Salo, naturally, would have simply handed her the money for her film, but he knew she would never take it, not with their history, which was always between them even if they never spoke of it. The least our father could offer was access to the pictures themselves, to study them, to film them whenever she wanted, a few times to bring in experts to examine them. He had gone back to see Sandro Barth on the last day of that first Outsider Art Fair, intending only to buy one or two of the human buildings, but the Berkeley dealer was anxious to move on, perhaps to other corners of the Outsider market, perhaps to something a little more conventional. By the time their meeting ended later that evening (at one point it moved to the Gotham Bar and Grill), Salo Oppenheimer had purchased the contents of that corner booth two floors above the Henry Darger exhibit, and everything would be delivered a few days later to the warehouse in Red Hook: those strange buildings-as-people and the schematics for Rizzoli’s mythic city and the illustrated poems addressed to his dead mother and even the hand-drawn signs the artist had constructed to hang outside his apartment on that one day per year he allowed the public inside. All of it, comprising the entirety of the extant work of the very obscure (and likely to remain so) Achilles Rizzoli, would spend the next decade in an upstairs room of that former sugar refinery on Coffey Street, behind a closed door. And then it disappeared.
Chapter Seven
Warrior Girls
In which Sally Oppenheimer learns something new
Sally was the first of them to find out, and, for a long time, the only one who knew.
She was a newly minted teenager then, and not thinking about our father much, if at all, just as she wasn’t thinking about our mother or our parents’ marriage, all of which made her a very ordinary thirteen-year-old and, in that respect at least, entirely like her brothers.
Besides, she had other things on her mind.
Fifth grade had been the year of backyard Truth or Dare—a surprising number of Walden kids lived in brownstones, with backyards—and sixth grade had seen the first couples, breaking up and making up in the school corridors, sometimes with the help of intermediaries. By seventh grade there was open speculation about who had gone well beyond kissing, and one particular couple (granted, the boy was a ninth grader) was widely believed to have gone all the way. No boys seemed unduly interested in Sally, which was just as well since Sally was terrified one would be.
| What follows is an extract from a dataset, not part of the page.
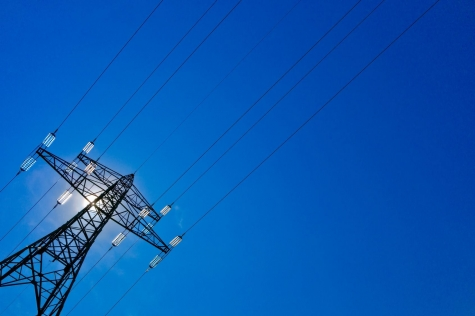 Proceeding for powerlines building permit discontinued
Three years earlier, she had been so horribly captivated by one of her Pinecliffe counselors, a sweet girl from Shaker Heights who attended Northwestern, that she’d informed her parents she wouldn’t be returning to camp. After this, there had been a fallow period during which Sally just about persuaded herself that the counselor was an aberration, but then Lewyn mentioned that a girl from a popular TV show was actually in the Walden class behind them, and this had proved horribly true. It was obvious that Lewyn himself had a pathetic crush on this person, which only made things more stomach churning, and Sally did her best to defang her feelings by loudly and frequently making fun of her brother. It didn’t help. The girl was so pretty, with long hair parted along a razor-straight line and falling nearly to her waist, and long legs toned from years of ballet. (According to Sassy magazine, she had first been spotted at the School of American Ballet by another girl’s mom, who worked in casting.) Now, Sally saw this girl constantly: in every Walden corridor, in the middle school cafeteria, even in combined gym class, which was excruciating. She saw her in the mornings, on the sidewalk in front of Walden, with her mother. She even saw her one Saturday in Bloomingdale’s as Johanna force-marched her around the second floor, desperately trying to bond. (The girl, by contrast, was with a couple of friends, carrying armloads of stuff to the dressing rooms.) Of course, Sally never once spoke to her. She didn’t want to speak to her. But she didn’t want Lewyn to speak to her, either.